Il bel romanzo di Maggiani intreccia tanti racconti, tenuti insieme dal protagonista Saverio che si trova in ospedale per un crollo psichico che si è tradotto in abulia a seguito di un incidente durante un’immersione subacquea. La cura suggeritagli dal dottore è scrivere. Scrivere quello che gli passa per la testa: la sua storia e, soprattutto, i suoi sogni. È questo quello che leggiamo ne Il coraggio del pettirosso. L’autobiografia fittizia di un italiano nato ad Alessandria d’Egitto si mescola alla biografia/autobiografia del suo antenato Pascal, della sua gente e del paese dal quale proviene, il mitologico Carlomagno. Questa seconda dimensione vive solo nei sogni di Saverio e nei ricordi di chi ha sfiorato Carlomagno, pur senza arrivarci (come accade a Saverio stesso).

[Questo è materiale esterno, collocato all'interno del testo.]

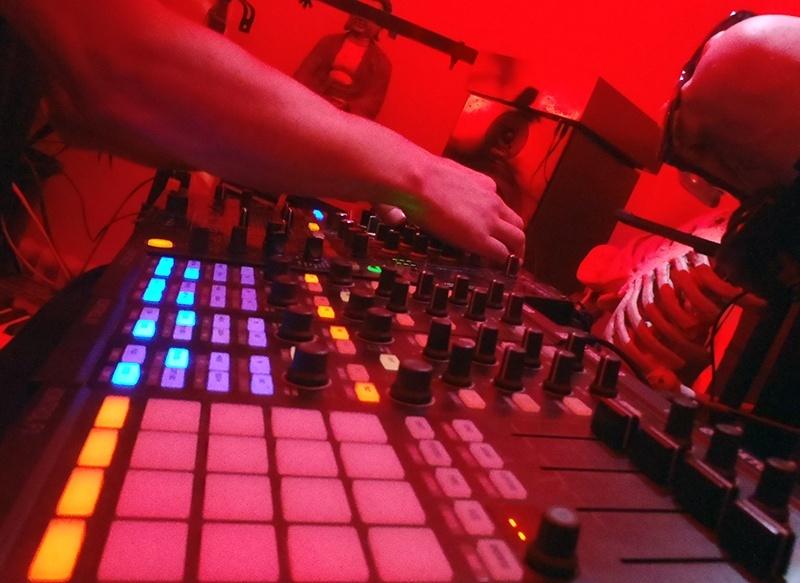 KRISTOF.T Techno LiveStream #002 Samedi 2 Novembre à partir de 15h Pb020020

Tuttavia è proprio questa dimensione irreale e sospesa che permette a Saverio di ricominciare a vivere. È il porto sepolto che il protagonista deve raggiungere per ritrovare se stesso e la voglia di rialzarsi. Da un porto sepolto reale, quello di Alessandria d’Egitto e di Ungaretti (spesso nominato nel corso del romanzo), a un porto sepolto metaforico, quindi; il porto sepolto che è dentro tutti noi e che contiene quella linfa che dà sapore e senso alla vita di ognuno. Con il racconto di Saverio, Maggiani suggerisce al lettore che non può vivere davvero senza la piena consapevolezza e accettazione di se stesso. E che questa consapevolezza e accettazione di sé passa inevitabilmente attraverso il proprio passato, la propria storia. Attraverso il racconto che uno fa di se stesso e delle proprie origini.

E torniamo quindi al punto di partenza, al potere della narrazione che ci permette di formare la nostra identità e di dare senso e compiutezza alla nostra esistenza. E Il coraggio del pettirosso non smette mai di ricordarcelo.